I downloaded a couple of them, and was very pleased to see a series of URIs that appeared as though they were identifying domain objects;

http://localhost:8080/wsi/scm/logging
http://localhost:8080/wsi/scm/retailer
http://localhost:8080/wsi/scm/warehousea
http://localhost:8080/wsi/scm/warehouseb
http://localhost:8080/wsi/scm/warehousec
http://localhost:8080/wsi/scm/manufacturera
http://localhost:8080/wsi/scm/manufacturerb
http://localhost:8080/wsi/scm/manufacturerc

For a moment there, I thought my days of REST promotion were over and that secretly and collectively, WS-I members had “got it”. But alas, that wasn’t the case. Though you can invoke GET on the URIs, all they return – at least in the case of BEA’s WarehouseA URI is an HTML description of the object, include exposed operations and sample code.

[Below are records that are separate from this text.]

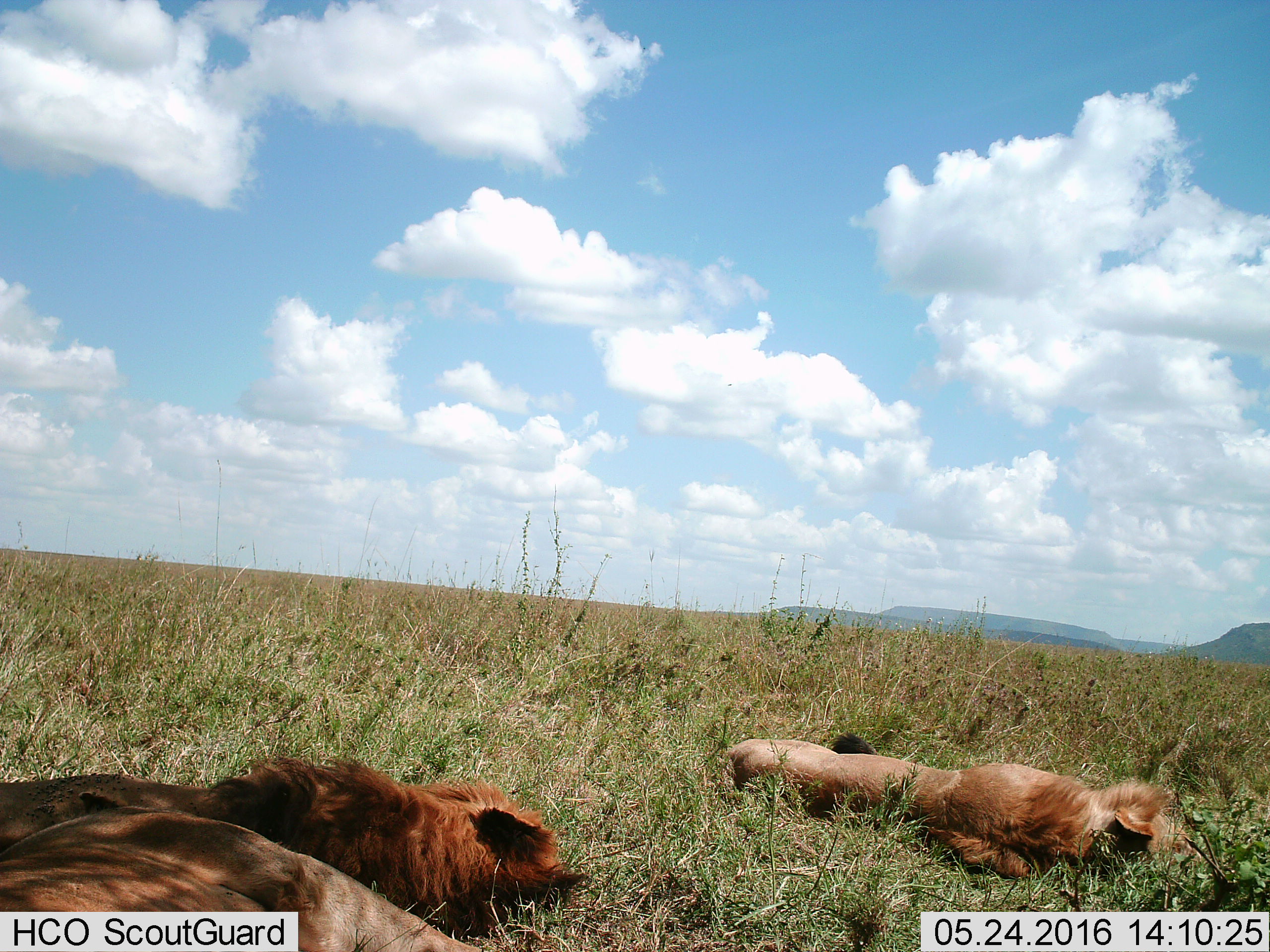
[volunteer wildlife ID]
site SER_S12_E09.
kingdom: Animalia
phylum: Chordata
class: Mammalia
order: Carnivora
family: Felidae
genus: Panthera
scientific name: Panthera leo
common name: lion male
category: lionmale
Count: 3.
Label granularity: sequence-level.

Bowstreet’s URI returns a SOAP fault, Sun’s returns an HTML page describing the state of the SOAP services, IBM’s returns a prophetic HTML page, and Microsoft’s returns an indication that GET isn’t supported at all. Ditto for Oracle.

So why wasn’t the returned document a description of the state of the warehouse, including inventory information? Once you’ve got the URI for a domain object (kudos on that, at least), why not serialize the state of that domain object as a response to GET requests?